Guillain-barre syndrome (GBS) is an acute immune-mediated polyneuropathy, involving the peripheral nervous system. The pathogenicity of GBS lies on Th17/Treg imbalance which may be affected by intestinal microbiota. From the previous study, treatment with Bifidobacterium infantis (B. infantis) significantly improved the symptoms of experimental autoimmune neuritis (EAN) through reducing the levels of IL-17A. In the present study, we aimed to further investigate the pathogenic mechanisms of intestinal microbiota involved in GBS, with the intervention of Bifidobacterium.

Material and methods:
Lewis rats (n = 18) were injected with P253-78 peptide and completed Freund's adjuvant to induce EAN model. The clinical scores, Hematoxylin–eosin (HE) staining and transmission electron microscopy at day 15 after immunization were used to determine the pathological changes. The levels of IL-17, IL-10 and TGF-β and the proportions of Th17 and Treg cells in lymphocytes of blood samples were used to decide the Th17 / Treg imbalance.

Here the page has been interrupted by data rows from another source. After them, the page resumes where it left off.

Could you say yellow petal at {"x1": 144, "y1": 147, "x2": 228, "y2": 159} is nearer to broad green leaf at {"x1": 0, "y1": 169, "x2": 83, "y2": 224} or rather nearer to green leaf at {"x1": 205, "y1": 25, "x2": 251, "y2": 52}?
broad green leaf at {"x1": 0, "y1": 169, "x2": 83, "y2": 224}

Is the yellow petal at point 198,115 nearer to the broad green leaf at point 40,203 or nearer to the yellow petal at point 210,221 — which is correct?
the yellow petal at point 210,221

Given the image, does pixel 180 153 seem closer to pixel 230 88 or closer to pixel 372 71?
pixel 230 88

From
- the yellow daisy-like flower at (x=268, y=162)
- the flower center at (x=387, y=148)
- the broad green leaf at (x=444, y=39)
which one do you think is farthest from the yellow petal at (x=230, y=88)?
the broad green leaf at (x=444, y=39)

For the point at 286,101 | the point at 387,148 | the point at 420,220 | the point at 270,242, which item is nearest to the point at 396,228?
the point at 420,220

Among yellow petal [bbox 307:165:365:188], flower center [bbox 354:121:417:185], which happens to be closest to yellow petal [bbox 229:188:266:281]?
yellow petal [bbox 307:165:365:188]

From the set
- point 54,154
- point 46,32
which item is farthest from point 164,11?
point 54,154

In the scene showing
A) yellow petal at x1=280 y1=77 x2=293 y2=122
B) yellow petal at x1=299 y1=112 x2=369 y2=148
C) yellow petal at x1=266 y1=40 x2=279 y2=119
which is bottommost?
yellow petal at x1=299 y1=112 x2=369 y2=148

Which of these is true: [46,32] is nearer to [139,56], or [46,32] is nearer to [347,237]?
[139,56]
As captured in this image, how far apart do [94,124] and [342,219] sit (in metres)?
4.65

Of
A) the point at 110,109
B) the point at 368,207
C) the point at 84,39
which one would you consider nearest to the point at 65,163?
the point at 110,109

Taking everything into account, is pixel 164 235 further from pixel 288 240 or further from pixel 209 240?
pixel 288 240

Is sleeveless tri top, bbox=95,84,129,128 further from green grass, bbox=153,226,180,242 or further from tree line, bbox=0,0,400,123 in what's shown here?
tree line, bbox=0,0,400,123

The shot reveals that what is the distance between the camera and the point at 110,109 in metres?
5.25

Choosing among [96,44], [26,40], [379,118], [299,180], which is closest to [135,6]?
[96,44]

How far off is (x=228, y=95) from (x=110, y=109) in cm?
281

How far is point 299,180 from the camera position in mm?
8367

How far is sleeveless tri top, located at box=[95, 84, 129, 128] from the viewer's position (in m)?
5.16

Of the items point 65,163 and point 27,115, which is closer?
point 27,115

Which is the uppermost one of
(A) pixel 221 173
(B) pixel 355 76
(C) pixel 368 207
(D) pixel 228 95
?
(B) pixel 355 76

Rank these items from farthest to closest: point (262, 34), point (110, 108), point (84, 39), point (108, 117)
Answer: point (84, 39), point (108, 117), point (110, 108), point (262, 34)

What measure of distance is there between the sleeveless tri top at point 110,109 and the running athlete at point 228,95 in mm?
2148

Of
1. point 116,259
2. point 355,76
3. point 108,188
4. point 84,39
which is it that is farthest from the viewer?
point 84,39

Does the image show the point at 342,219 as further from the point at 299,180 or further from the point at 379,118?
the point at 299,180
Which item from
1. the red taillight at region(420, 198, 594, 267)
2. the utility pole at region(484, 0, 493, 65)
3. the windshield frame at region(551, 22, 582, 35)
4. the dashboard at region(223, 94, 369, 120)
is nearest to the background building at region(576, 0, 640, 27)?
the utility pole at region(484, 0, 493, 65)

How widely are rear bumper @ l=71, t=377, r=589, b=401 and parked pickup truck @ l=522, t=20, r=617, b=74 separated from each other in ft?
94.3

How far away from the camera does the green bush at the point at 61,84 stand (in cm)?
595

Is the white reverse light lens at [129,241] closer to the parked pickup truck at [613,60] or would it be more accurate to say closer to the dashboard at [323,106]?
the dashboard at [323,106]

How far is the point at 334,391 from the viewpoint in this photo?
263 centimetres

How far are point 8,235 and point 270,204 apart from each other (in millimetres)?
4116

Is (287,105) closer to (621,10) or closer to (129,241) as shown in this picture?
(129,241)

The intestinal microbiota was detected using 16S rRNA technology, and the bacteria with significant changes were also detected in fecal specimens of GBS patients.

B. infantis improved EAN, by decreasing clinical scores and pathological changes, thus improving Th17/Treg imbalance. Moreover, the number of Lactobacillus, Rumenococcus and Clostridium were significantly reduced whereas the number of Akkermansia, Escherichia and Coprococcus significantly increased in the EAN group, which was abrogated by B. infantis.

Imbalance of Th17/Tregs expression induced by imbalance of intestinal microbiota may get involved in GBS. However, B. infantis intervention can regulate Th17/Treg balance by regulating imbalanced intestinal microbiota, thus improving GBS.